**Task details:** Retype only the stretch of lines that starts with the line containing "kingdom: Animalia" and ends with the last line of the records, both included, exactly.

****************

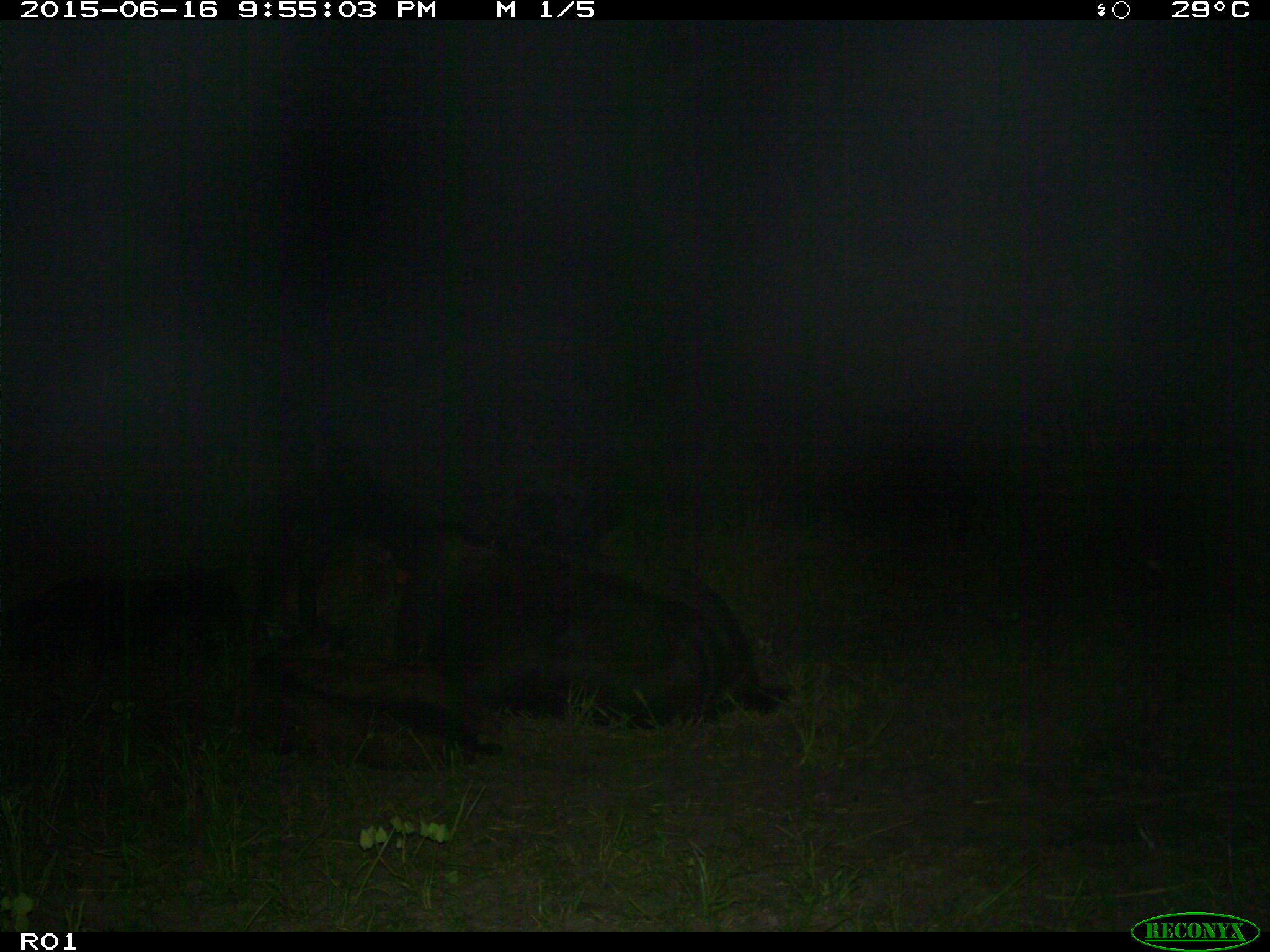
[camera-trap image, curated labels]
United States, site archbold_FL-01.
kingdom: Animalia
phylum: Chordata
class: Mammalia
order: Artiodactyla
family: Bovidae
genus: Bos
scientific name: Bos taurus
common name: domestic cow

****************

**Response to this exercise:**
kingdom: Animalia
phylum: Chordata
class: Mammalia
order: Artiodactyla
family: Bovidae
genus: Bos
scientific name: Bos taurus
common name: domestic cow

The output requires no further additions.